## Action item
Starting with the line that has "Used 2020 Jeep" and finishing with the line that has "Bureaux - A", set down each line below exactly. Pictures are not copied.

## Extracted data
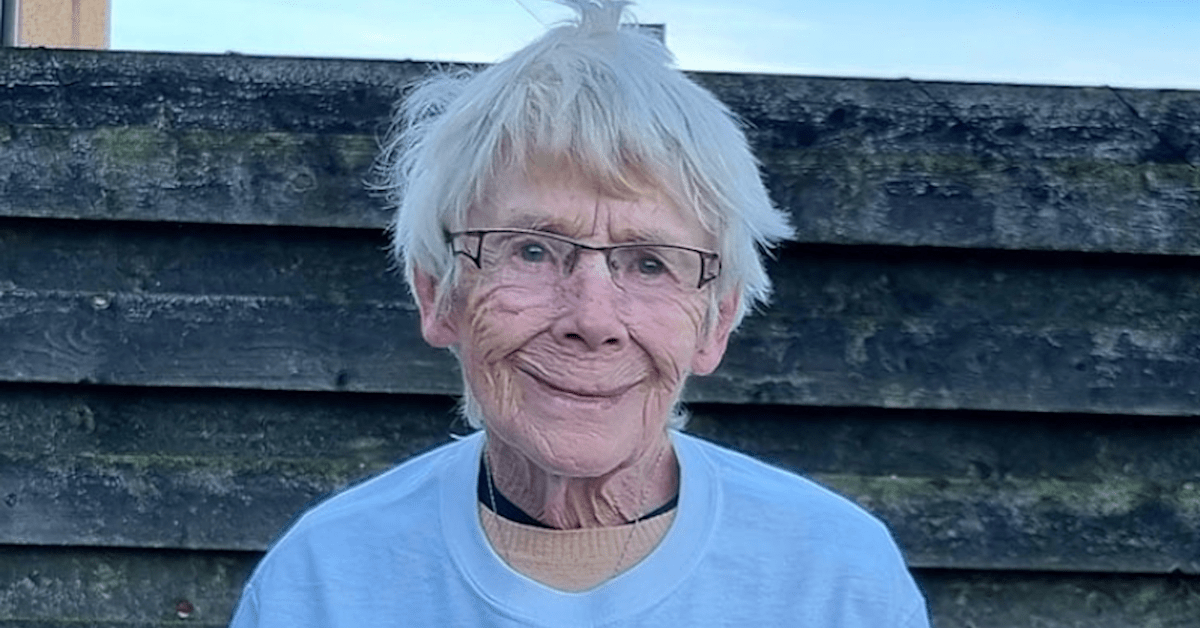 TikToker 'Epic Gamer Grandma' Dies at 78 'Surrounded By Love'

...

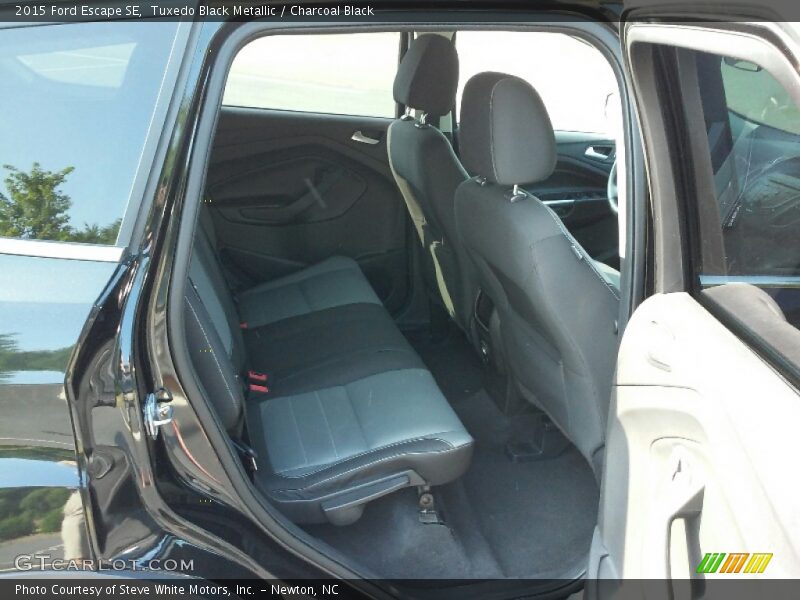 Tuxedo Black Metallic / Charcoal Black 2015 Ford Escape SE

--

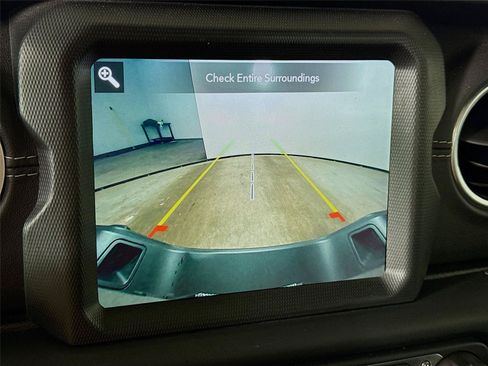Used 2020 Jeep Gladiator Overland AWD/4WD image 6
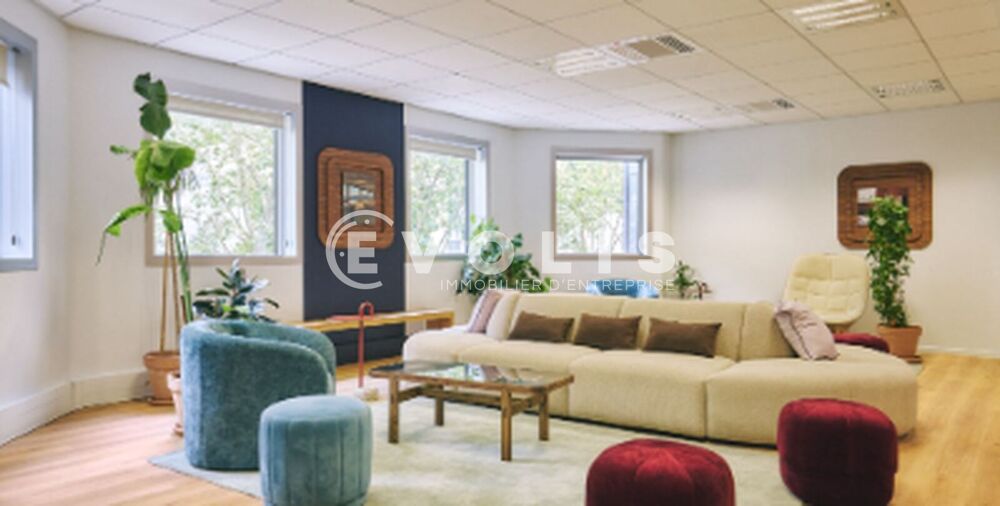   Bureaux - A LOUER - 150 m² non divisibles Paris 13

## Your solution
Used 2020 Jeep Gladiator Overland AWD/4WD image 6
   Bureaux - A LOUER - 150 m² non divisibles Paris 13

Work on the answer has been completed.